Il tecnico è dunque l’unico punto fermo rispetto all’annata precedente e dovrà lavorare per dare identità a un organico quasi completamente rinnovato. L’avvio del campionato 2026/27, con un punto in due partite, ha già evidenziato le difficoltà legate all’inserimento dei numerosi nuovi arrivati.
Le partenze della scorsa stagione
Il cambiamento è stato determinato soprattutto dalle numerose cessioni. Hanno lasciato il club diversi elementi che facevano parte della storia recente della formazione, tra cui Galeandro, Zanellato, Furrer, Alaoui e Mazzola. L’elenco comprende anche Tscholl, Constant, Sipos, Furlan, Battistini, Kritta, Parker, Tondi, Meleddu e Papotti.
Alla lista dei partenti si aggiungono inoltre gli svincolati Tanco, Lovisa e Marrone. Una serie di addii che ha interrotto la continuità tecnica e l’intesa costruita tra il gruppo e l’allenatore, un legame che nella scorsa stagione aveva contribuito a superare anche i momenti più complicati.

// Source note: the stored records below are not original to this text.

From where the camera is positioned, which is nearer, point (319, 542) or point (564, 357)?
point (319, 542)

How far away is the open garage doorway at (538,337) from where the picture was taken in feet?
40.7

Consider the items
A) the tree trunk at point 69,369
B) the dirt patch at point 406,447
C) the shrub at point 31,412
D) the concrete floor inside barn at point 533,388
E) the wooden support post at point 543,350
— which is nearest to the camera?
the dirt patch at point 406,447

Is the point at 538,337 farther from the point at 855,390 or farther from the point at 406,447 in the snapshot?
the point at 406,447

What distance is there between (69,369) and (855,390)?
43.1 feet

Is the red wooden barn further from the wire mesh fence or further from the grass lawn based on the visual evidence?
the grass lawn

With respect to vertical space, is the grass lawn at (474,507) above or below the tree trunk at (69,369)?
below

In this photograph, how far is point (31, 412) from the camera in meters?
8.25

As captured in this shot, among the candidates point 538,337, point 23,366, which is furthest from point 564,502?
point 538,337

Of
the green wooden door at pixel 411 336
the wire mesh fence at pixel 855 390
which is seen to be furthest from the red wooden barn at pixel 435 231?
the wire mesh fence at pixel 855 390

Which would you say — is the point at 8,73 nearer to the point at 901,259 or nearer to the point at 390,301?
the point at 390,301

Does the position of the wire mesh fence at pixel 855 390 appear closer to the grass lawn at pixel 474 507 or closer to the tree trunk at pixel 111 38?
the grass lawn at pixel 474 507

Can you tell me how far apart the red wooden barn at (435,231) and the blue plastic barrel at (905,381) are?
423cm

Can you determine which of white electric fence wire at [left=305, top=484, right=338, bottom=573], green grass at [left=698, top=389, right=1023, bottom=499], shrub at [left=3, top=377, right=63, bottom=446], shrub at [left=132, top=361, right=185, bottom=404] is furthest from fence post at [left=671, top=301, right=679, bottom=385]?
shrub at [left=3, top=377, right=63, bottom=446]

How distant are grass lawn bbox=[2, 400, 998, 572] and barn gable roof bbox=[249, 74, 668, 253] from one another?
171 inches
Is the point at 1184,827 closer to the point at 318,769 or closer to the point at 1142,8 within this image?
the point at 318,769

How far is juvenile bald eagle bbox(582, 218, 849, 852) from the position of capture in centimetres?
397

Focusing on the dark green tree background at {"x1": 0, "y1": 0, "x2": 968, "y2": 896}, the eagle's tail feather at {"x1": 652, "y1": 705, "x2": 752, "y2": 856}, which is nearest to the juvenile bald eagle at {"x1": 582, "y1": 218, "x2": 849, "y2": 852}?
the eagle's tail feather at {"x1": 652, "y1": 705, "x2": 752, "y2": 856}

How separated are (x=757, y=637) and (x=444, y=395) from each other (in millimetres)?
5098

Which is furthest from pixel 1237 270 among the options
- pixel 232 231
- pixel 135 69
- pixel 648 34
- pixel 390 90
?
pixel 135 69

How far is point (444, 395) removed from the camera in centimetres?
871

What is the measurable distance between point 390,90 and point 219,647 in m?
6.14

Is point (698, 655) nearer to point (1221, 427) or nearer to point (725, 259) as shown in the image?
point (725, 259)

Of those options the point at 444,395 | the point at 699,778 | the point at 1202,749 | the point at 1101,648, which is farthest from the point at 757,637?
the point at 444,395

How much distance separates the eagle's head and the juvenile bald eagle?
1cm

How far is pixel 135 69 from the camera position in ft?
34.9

Un gruppo da assemblare rapidamente
Per sostituire i giocatori usciti, la società ha inserito Casarotto, Comi, Sidler, Sinn, Moutassime, Zouaghi, Battimelli, Vettorel, Fasan, Urso, Arena, Rizzo, Capello, Manetti, Triacca, Murillo, Bordoni e Litti. Si tratta di un rinnovamento che impone a Valente di ricostruire in tempi brevi meccanismi e gerarchie, senza dover adattare il lavoro a un cambio di modulo.
La scelta di intervenire così radicalmente sulla rosa apre quindi interrogativi sulle ragioni della svolta, considerato che la guida tecnica è rimasta invariata e che il rendimento della precedente formazione era stato positivo. Il tecnico dovrà ora trasformare i numerosi innesti in un gruppo equilibrato e competitivo.
Il prossimo appuntamento indicato dal calendario è la trasferta a Trento del 7 settembre, descritta come insidiosa. Per il Lecco sarà un’altra occasione per verificare i progressi di una formazione ancora in fase di assemblaggio e per reagire a un avvio con un pareggio e una sconfitta.